■ Exercices:
1. D'après le texte sur Roberto Saviano, pourquoi l'écrivain quitte-t-il l'Italie ? Répondez en une à trois phrases.
2. Répondez brièvement à ces questions sur le texte consacré à Roberto Saviano :
(a) À quel journal l'écrivain a-t-il accordé un entretien exclusif ?
(b) Quelle famille avait pointé un contrat sur lui ?
(c) Comment dit-il vouloir choisir un livre à la bibliothèque ?
3. Recopiez, dans le texte sur Roberto Saviano, le passage allant de « C'est dans un » jusqu'à « disparaître avant Noël. ».

■ Segment de texte:
● ● ● ● ● ● ●
C'est dans un entretien exclusif accordé à Repubblica, que l'écrivain Roberto Saviano, s'estimant prisonnier de son livre Gomorra, se voit contraint de quitter son pays. « Je quitte l'Italie pour avoir une vie », confie-t-il. Partir loin d'ici pour une longue période, ensuite ont verra, estime l'auteur. Hier, Roberto apprenait en effet que la famille Casalesi avait pointé sur lui un contrat qui devait le faire disparaître avant Noël.
Très critique à son propre égard, il a longtemps estimé que céder à l'appel de la fuite serait une mauvaise idée. « Rien à foutre du succès, je veux une vie. Je veux une maison. Je veux des amis, boire des bières dans des endroits publics, aller à la bibliothèque et choisir un livre juste par sa quatrième de couverture. Je veux marcher, prendre un bain de soleil, me balader sous la pluie, répondre sans peur ni angoisse à ma mère. »
● ● ● ● ● ● ●
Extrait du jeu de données

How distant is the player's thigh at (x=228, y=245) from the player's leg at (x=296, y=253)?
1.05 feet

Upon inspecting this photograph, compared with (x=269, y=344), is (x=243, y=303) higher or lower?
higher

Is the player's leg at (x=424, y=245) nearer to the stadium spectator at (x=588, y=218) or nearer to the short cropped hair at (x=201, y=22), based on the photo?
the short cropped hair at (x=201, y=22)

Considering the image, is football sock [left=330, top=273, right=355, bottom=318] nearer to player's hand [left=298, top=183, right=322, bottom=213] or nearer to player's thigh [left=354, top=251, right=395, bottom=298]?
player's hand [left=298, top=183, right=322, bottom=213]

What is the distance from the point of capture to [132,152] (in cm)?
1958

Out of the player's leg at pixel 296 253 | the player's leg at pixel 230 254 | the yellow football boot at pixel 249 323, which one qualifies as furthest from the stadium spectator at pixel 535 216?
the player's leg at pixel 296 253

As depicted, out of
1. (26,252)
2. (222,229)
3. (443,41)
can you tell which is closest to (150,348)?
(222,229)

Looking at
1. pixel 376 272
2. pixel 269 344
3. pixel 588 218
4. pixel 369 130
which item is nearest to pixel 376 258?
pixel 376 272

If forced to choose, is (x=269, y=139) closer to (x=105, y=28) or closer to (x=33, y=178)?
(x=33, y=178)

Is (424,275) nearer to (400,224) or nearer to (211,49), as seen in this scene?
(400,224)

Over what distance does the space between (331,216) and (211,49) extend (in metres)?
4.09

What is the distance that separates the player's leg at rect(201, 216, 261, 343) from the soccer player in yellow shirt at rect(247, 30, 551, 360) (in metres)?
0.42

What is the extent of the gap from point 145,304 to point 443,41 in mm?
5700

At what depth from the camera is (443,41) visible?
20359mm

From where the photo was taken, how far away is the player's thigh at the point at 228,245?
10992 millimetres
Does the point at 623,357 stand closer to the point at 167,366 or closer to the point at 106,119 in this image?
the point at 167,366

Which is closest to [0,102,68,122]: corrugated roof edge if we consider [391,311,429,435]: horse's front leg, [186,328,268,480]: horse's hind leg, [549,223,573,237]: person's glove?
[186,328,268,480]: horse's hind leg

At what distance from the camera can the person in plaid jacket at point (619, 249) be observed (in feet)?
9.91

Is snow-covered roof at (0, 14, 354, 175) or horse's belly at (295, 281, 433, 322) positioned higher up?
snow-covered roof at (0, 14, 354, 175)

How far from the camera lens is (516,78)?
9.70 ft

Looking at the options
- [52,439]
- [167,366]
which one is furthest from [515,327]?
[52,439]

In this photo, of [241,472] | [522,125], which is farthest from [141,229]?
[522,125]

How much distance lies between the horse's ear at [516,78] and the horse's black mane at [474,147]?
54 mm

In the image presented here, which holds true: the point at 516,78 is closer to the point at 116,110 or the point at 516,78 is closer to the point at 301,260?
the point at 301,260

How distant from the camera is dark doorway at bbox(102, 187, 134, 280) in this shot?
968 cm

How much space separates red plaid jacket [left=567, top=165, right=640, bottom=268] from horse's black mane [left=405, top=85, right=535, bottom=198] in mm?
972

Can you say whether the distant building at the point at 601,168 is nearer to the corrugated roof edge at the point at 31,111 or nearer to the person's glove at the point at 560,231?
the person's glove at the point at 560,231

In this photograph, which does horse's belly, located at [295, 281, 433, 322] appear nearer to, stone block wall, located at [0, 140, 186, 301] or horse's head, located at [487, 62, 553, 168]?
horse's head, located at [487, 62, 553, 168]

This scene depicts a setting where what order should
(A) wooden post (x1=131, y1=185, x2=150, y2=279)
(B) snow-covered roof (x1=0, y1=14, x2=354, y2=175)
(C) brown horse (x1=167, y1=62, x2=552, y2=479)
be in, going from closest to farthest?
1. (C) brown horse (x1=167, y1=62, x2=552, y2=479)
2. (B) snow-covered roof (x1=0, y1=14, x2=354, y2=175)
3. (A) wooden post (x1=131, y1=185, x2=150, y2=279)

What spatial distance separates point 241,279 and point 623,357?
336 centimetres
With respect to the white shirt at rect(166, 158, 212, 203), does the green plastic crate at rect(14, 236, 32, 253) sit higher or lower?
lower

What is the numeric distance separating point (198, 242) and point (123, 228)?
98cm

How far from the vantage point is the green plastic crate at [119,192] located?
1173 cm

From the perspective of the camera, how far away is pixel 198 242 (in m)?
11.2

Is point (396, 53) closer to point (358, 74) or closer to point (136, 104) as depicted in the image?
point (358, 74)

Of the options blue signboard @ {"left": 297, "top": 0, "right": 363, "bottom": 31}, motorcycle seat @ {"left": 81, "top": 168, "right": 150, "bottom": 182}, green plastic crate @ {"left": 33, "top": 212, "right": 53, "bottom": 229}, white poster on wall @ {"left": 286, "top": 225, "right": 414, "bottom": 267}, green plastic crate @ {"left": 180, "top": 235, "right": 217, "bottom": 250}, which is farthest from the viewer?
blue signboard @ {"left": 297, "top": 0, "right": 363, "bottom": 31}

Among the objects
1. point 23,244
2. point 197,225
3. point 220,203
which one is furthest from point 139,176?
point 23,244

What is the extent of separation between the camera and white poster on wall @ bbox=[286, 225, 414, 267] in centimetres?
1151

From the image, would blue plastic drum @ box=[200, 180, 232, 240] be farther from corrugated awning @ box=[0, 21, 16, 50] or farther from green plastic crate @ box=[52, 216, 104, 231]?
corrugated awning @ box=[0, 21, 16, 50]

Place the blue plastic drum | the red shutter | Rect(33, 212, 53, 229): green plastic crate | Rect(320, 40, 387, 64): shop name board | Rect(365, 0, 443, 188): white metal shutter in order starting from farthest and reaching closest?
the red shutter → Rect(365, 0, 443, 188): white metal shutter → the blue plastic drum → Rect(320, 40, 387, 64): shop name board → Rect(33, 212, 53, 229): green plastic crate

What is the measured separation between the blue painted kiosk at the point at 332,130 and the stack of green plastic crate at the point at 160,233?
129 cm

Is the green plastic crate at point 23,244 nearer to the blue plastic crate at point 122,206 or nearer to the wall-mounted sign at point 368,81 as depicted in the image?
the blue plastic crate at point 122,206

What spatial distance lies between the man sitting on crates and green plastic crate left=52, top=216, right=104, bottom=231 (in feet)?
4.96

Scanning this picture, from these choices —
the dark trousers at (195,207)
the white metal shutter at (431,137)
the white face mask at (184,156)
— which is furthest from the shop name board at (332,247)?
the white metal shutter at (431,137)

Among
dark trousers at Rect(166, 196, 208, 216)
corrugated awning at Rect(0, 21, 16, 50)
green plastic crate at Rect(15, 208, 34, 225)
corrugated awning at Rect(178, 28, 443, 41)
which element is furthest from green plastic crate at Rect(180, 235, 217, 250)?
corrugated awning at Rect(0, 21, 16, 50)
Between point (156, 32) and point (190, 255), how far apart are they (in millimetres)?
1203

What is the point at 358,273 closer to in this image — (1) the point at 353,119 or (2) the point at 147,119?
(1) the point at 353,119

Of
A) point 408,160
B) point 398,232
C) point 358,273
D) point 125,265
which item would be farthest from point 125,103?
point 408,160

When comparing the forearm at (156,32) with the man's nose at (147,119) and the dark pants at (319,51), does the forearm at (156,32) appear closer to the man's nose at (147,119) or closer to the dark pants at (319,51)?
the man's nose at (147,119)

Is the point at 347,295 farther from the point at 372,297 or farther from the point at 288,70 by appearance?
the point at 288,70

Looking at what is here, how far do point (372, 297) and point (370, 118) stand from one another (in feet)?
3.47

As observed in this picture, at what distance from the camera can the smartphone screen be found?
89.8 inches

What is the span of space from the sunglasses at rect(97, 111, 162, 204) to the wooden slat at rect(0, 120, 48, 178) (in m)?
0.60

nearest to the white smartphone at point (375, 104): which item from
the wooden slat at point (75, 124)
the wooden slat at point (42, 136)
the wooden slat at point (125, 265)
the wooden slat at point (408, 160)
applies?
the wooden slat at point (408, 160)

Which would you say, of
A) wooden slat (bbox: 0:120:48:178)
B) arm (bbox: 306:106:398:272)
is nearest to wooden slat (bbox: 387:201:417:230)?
● ● ● ● ● ● ●
■ Réponses aux exercices:
1. Roberto Saviano quitte l'Italie pour avoir une vie, car il s'estime prisonnier de son livre Gomorra. Il vient aussi d'apprendre que la famille Casalesi a pointé sur lui un contrat qui devait le faire disparaître avant Noël.

2.
(a) À Repubblica.
(b) La famille Casalesi.
(c) Juste par sa quatrième de couverture.

3.
C'est dans un entretien exclusif accordé à Repubblica, que l'écrivain Roberto Saviano, s'estimant prisonnier de son livre Gomorra, se voit contraint de quitter son pays. « Je quitte l'Italie pour avoir une vie », confie-t-il. Partir loin d'ici pour une longue période, ensuite ont verra, estime l'auteur. Hier, Roberto apprenait en effet que la famille Casalesi avait pointé sur lui un contrat qui devait le faire disparaître avant Noël.